### Document text
---

Examples of young (A) and aged (B) CA3 place fields. The top row depicts the experimental setup with the familiar (fam) environment and novel environment 2. The recording sites, the place fields, the tetrode waveforms, and the firing rate scale (in spikes per second) of two simultaneously recorded cells from each rat are shown. Note that young CA3 cells created new spatial representations, and often some were active in only one environment (young cell 1). In contrast, the aged CA3 cells used similar place field representations for both environments and scarcely changed their abnormally high firing rates. cc, Corpus callosum; PoDG, polymorphic region of the dentate gyrus; DG, dentate gyrus; D3V, dorsal third ventricle; dhc, dorsal hippocampal commissure.

---

Saved entries:
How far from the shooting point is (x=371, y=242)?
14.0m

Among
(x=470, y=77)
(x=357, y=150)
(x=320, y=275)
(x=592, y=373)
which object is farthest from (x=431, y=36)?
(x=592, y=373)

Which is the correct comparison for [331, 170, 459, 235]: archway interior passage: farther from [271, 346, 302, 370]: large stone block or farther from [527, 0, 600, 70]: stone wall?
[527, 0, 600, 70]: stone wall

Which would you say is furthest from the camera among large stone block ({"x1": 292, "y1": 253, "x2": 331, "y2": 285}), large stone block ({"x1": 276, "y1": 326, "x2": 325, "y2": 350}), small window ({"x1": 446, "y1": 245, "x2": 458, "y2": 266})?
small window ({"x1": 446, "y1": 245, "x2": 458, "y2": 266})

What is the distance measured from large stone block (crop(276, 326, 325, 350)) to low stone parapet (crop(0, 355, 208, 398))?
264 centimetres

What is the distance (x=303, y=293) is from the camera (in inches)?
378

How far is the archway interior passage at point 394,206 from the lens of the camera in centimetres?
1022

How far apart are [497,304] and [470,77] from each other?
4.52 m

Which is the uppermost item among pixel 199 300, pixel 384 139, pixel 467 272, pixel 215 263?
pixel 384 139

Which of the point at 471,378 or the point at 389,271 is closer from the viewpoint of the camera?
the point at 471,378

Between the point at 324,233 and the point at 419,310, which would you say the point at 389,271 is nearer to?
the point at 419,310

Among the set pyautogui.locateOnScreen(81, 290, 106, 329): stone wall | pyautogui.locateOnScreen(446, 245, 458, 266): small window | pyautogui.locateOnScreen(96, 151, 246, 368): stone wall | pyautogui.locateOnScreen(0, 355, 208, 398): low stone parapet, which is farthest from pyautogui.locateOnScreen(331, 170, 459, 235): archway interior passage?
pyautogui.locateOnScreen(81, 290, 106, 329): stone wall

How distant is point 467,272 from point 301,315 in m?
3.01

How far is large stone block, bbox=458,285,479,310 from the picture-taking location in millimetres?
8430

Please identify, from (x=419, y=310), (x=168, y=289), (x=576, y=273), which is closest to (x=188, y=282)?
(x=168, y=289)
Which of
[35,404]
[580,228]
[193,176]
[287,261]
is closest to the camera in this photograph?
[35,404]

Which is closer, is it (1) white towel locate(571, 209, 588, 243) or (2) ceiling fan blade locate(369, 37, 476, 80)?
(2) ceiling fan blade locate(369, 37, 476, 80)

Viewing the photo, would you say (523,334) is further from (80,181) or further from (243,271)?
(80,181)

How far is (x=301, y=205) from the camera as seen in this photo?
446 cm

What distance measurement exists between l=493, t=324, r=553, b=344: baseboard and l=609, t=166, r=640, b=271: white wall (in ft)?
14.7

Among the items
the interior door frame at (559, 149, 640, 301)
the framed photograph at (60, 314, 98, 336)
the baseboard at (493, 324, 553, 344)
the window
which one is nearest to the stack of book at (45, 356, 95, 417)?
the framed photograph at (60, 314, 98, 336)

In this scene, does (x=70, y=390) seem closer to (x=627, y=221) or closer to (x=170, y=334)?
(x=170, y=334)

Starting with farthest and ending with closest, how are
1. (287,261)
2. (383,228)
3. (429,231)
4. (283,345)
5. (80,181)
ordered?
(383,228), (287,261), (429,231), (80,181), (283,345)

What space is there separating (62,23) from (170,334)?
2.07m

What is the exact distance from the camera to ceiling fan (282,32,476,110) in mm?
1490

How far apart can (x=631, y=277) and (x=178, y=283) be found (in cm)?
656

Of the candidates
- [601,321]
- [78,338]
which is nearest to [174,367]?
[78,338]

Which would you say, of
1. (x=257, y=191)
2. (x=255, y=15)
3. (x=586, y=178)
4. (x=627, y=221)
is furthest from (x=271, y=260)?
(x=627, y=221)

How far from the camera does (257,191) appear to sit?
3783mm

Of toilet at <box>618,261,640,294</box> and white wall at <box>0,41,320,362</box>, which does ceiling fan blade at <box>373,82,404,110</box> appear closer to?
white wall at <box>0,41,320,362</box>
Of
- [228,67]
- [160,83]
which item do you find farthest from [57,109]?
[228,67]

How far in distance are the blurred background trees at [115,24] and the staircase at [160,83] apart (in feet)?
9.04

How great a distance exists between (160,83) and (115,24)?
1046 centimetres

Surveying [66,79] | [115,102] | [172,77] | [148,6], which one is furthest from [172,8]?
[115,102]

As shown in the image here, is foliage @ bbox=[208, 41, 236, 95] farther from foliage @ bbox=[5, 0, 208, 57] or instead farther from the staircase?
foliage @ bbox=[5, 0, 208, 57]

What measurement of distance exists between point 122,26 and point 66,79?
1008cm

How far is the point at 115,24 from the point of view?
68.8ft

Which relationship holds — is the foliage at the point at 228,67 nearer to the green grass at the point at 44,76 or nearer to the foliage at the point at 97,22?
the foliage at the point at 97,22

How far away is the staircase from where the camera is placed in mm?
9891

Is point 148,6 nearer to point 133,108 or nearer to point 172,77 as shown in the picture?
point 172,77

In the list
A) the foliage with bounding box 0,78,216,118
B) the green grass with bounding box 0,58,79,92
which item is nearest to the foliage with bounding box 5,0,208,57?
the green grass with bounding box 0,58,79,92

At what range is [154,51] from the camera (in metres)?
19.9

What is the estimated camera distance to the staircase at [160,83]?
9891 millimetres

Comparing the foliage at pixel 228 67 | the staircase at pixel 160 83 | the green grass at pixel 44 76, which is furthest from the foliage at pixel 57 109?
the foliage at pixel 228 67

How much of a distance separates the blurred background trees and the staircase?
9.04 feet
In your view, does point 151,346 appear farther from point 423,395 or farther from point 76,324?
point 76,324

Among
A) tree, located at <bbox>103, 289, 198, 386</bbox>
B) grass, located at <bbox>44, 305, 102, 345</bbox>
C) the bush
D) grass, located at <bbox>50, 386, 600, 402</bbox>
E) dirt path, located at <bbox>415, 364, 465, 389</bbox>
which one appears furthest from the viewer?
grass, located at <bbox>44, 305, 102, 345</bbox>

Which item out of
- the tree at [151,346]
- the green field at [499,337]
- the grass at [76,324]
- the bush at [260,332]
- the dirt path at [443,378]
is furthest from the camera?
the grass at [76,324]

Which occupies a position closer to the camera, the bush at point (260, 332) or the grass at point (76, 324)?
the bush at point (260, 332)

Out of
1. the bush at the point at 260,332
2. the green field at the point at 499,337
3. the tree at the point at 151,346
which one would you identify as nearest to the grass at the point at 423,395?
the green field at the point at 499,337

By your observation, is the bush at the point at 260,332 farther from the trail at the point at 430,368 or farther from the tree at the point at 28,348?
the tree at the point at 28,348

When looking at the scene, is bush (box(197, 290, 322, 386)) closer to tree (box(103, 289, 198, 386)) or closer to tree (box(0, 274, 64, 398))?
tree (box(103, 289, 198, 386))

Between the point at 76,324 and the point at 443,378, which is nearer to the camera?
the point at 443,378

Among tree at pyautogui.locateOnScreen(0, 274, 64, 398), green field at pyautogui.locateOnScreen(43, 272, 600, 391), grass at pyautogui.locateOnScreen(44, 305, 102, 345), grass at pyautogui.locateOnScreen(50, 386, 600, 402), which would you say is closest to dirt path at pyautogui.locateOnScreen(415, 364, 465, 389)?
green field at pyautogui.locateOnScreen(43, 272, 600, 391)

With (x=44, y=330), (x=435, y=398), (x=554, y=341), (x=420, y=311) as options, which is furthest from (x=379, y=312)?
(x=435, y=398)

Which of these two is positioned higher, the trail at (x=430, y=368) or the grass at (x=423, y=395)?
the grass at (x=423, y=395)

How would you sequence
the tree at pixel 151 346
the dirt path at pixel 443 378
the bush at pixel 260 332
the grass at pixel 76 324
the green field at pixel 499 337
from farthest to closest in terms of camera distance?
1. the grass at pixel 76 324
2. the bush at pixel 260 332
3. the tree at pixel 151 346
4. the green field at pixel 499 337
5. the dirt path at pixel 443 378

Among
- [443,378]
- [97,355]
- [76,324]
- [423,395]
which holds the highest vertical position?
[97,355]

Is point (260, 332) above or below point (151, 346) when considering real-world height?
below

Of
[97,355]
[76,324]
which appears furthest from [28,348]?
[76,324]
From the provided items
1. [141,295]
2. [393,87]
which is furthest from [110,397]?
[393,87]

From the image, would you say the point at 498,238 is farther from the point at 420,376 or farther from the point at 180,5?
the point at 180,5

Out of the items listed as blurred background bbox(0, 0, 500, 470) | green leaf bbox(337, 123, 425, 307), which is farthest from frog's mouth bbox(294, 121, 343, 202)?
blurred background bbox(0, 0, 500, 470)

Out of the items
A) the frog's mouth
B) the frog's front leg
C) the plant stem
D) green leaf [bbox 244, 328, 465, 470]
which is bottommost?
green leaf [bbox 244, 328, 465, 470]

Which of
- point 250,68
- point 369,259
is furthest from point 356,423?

---

### Questions
1. In the CA3 place field caption, what does the abbreviation PoDG stand for?
2. Please duplicate the CA3 place field caption from "Examples of young" up to and including "dorsal hippocampal commissure.".

### Results of the exercise
1. Polymorphic region of the dentate gyrus

2.
Examples of young (A) and aged (B) CA3 place fields. The top row depicts the experimental setup with the familiar (fam) environment and novel environment 2. The recording sites, the place fields, the tetrode waveforms, and the firing rate scale (in spikes per second) of two simultaneously recorded cells from each rat are shown. Note that young CA3 cells created new spatial representations, and often some were active in only one environment (young cell 1). In contrast, the aged CA3 cells used similar place field representations for both environments and scarcely changed their abnormally high firing rates. cc, Corpus callosum; PoDG, polymorphic region of the dentate gyrus; DG, dentate gyrus; D3V, dorsal third ventricle; dhc, dorsal hippocampal commissure.